Scanning books to create a searchable database of books constitutes fair use. Scanning books to create eBooks does not. Will scanning images (or other copyright-protected content) to create a generative AI model for use in creating images be deemed fair use?

In Authors Guild v. Google, Inc., (the Google Books case), Google was found not to infringe based on a ruling that the scanning of physical, copyright-protected books to generate a searchable database used to search the content of the books was fair use. In that case, Google did not output new books, but rather just snippets of the book as part of the search results. The court found that this was transformative (creating the searchable database) and did not adversely impact the market for books. In fact, the court noted that this likely helps the market by making it easier for people to find relevant books.

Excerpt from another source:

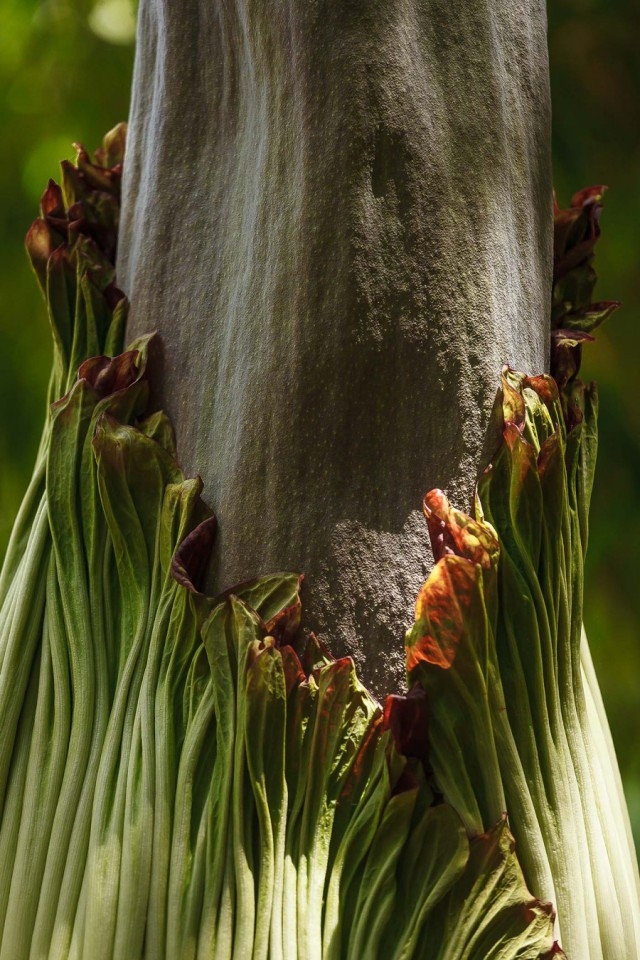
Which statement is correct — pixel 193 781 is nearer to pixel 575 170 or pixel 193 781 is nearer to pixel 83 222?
pixel 83 222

In another recent case, the Southern District of New York recently ruled on summary judgement that creating an eBook from a physical book is a transformation but not the kind of transformative purpose that favors a fair use finding. It noted that an eBook recast from a print book is a paradigmatic example of a derivative work and the changes involved in preparing a derivative work can be described as transformations. However, it clarified that a transformative use “adds something new, with a further purpose or different character, altering the first with new expression, meaning, or message, rather than merely superseding the original work.” It also added that a secondary use also may be transformative if it expands the utility of the original work. Finally, it said that although transformative use is not absolutely necessary for a finding of fair use, transformative works lie at the heart of the fair use doctrine, and a use of copyrighted material that merely repackages or republishes the original is unlikely to be deemed a fair use. The court distinguished the Google Books case and Authors Guild, Inc. v. HathiTrust (which had similar facts as Google), noting that in both cases the scanning created a searchable database but did not output a copy of the books.

In light of these cases, does the use of copyright-protected images or other content to train generative AI (GAI) models that are used to produce new images (or other content) constitute fair use? Each case will be fact dependent. In some cases, the GAI use is like the Google Books case in that (with some exceptions) most GAI tools abstract information about the images to train models and then generate and output new images in response to user prompts. They do not just store the image and output another version of the image. Abstracting data about the images is arguably at least analogous to creating the searchable database as in Google. However, the output of the GAI is a new image (albeit typically not a copy of the scanned image(s)). In this regard, it is at least partially distinguishable from Google. While it is potentially something new (a new image) but this new image arguably does not add a further purpose or character. And the image may impact the market for images. But because the output is not typically a copy of the scanned image(s), it is not merely reproducing a copy either. It will be interesting to see how the courts decide this issue. With several lawsuits pending, we may get an answer sometime soon.